# Supplied records
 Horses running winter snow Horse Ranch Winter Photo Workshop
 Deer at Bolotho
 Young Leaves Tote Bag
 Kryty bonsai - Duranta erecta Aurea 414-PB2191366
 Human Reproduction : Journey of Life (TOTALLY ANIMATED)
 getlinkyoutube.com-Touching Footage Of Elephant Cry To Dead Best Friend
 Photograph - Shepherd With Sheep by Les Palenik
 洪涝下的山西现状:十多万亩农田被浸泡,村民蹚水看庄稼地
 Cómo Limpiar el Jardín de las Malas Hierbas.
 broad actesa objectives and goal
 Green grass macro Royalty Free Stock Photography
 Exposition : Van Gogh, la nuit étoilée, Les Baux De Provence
* * *
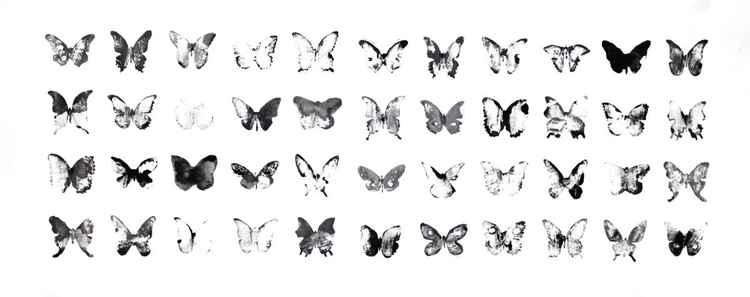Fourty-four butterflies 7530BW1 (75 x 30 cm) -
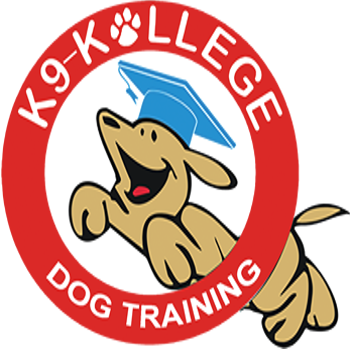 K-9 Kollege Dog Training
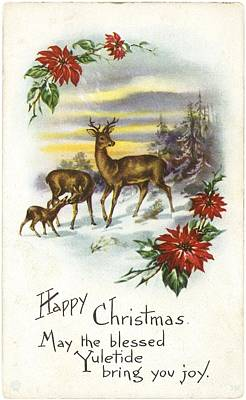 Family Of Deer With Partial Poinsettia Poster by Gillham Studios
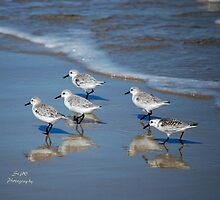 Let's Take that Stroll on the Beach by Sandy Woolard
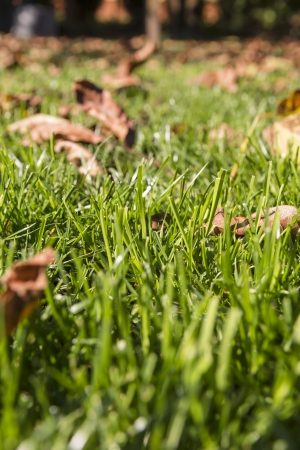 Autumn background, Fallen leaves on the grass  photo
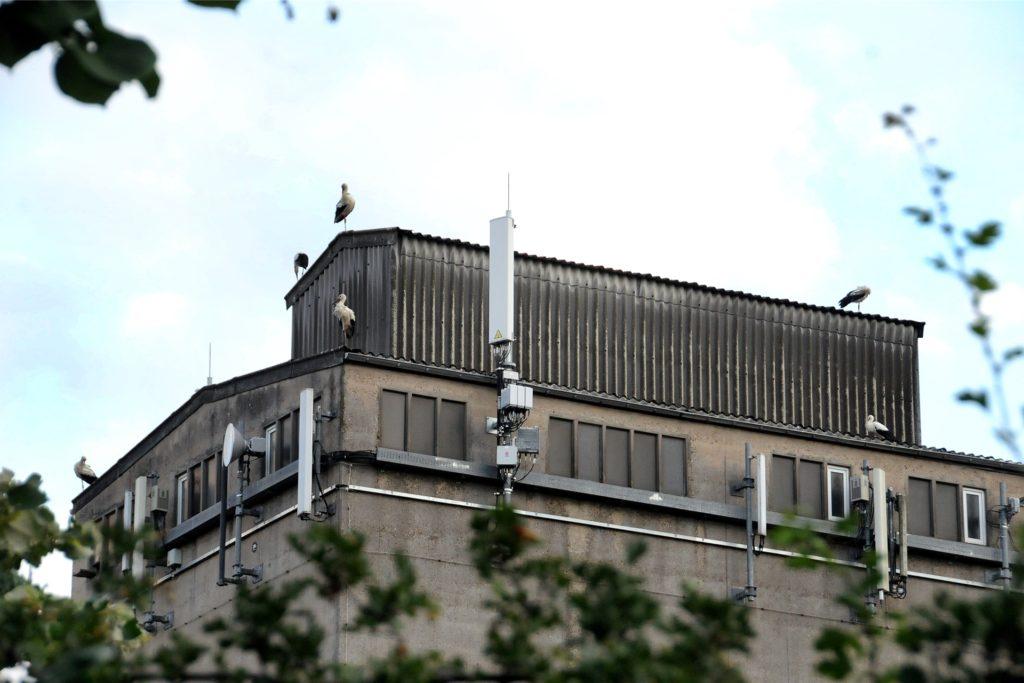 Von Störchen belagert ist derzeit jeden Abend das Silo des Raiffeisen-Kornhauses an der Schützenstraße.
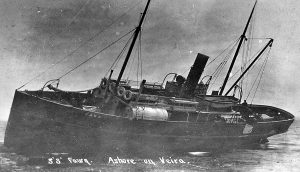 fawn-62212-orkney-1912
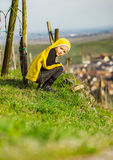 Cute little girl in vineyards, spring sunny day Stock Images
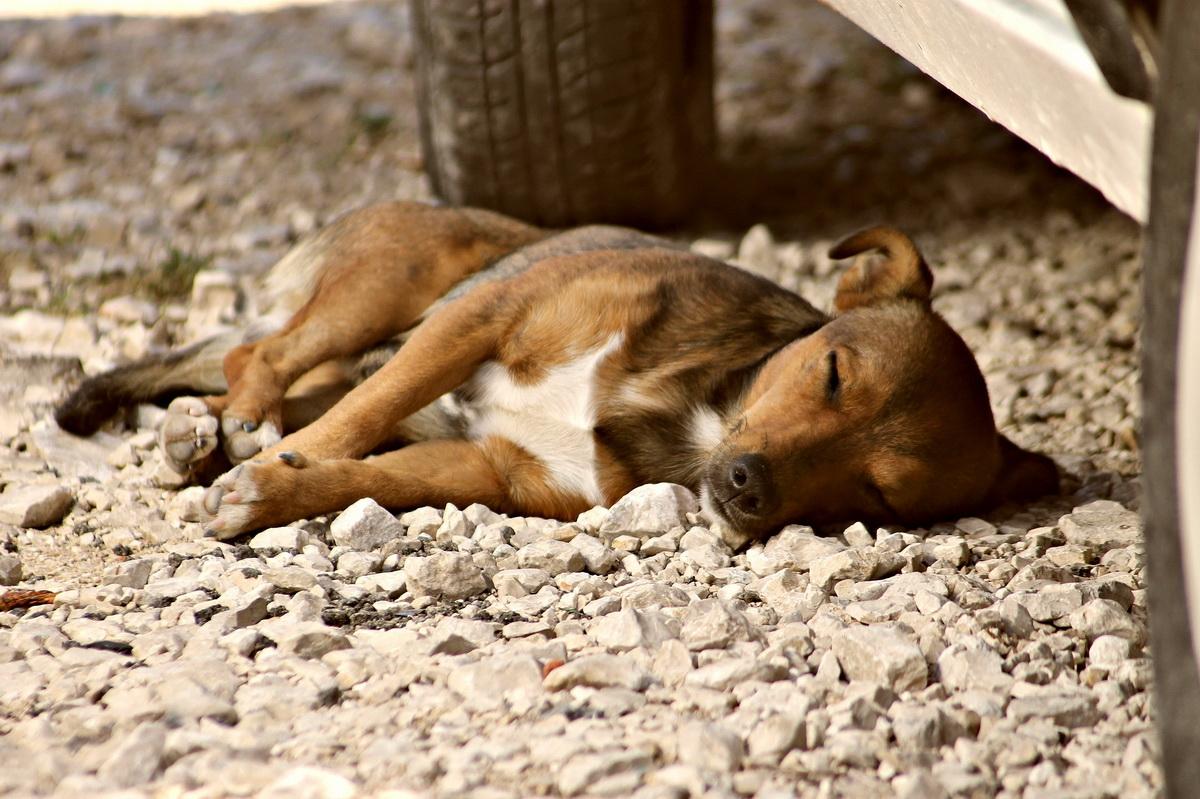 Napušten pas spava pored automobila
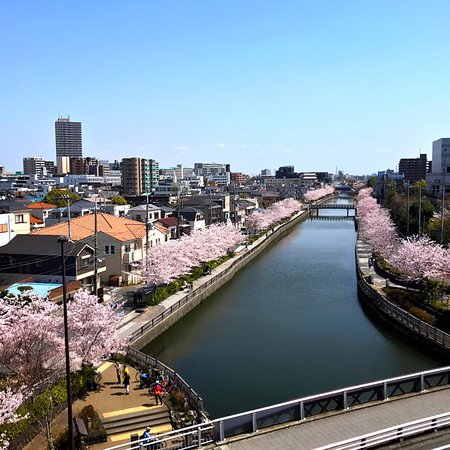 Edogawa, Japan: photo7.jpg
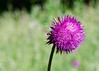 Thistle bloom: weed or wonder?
---
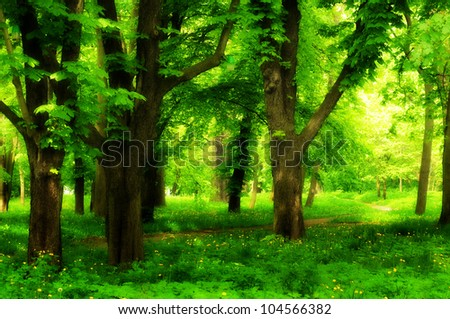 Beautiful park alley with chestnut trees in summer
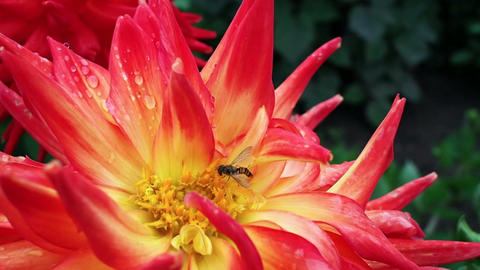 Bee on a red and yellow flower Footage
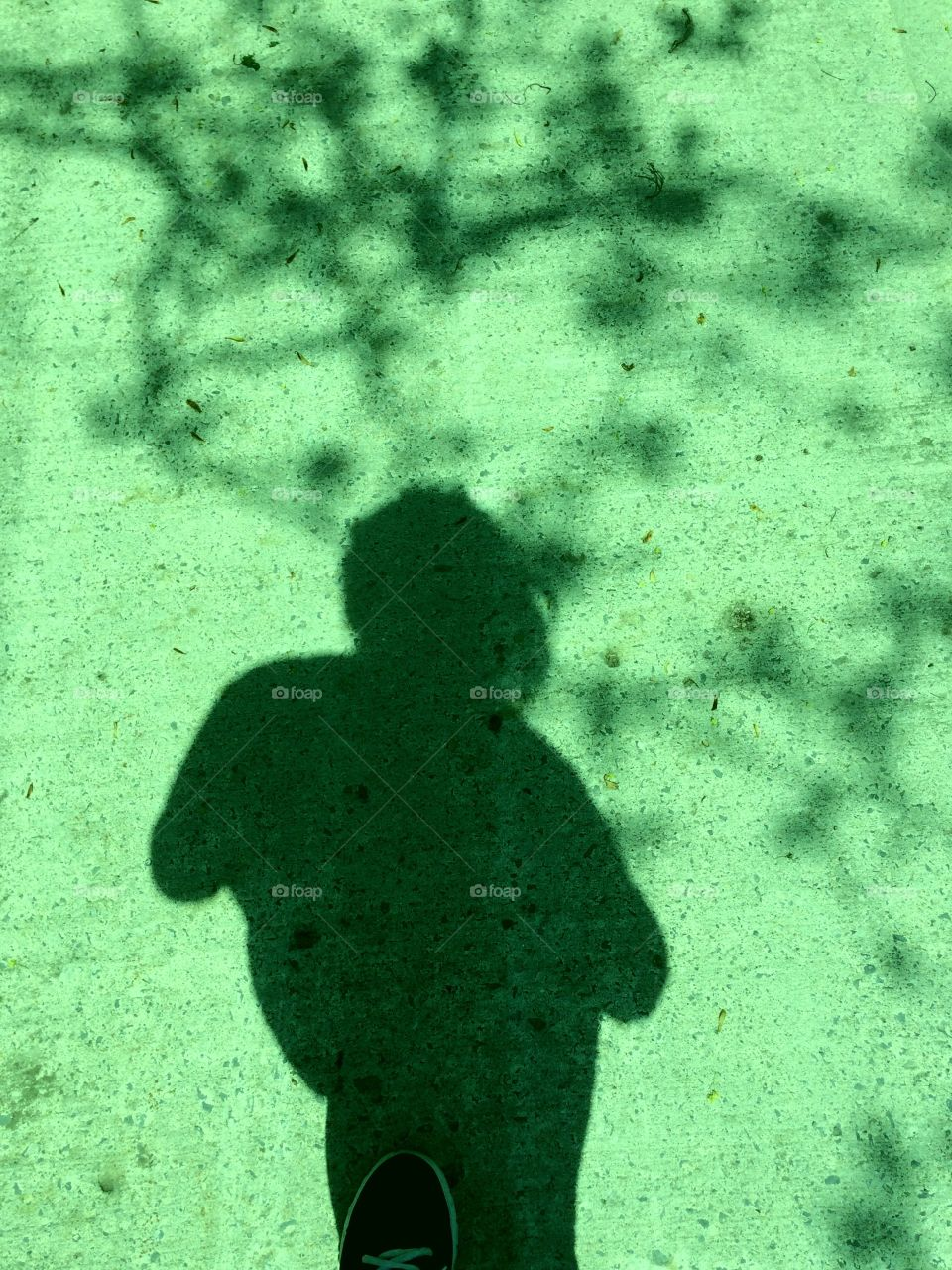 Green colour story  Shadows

# The task
Up in the listing, locate the line with "Cute little girl"; print it and every line after it down to the line with "Thistle bloom: weed or wonder?", which is included too. Skip the pictures.

# Result of the task
 Cute little girl in vineyards, spring sunny day Stock Images
 Napušten pas spava pored automobila
 Edogawa, Japan: photo7.jpg
 Thistle bloom: weed or wonder?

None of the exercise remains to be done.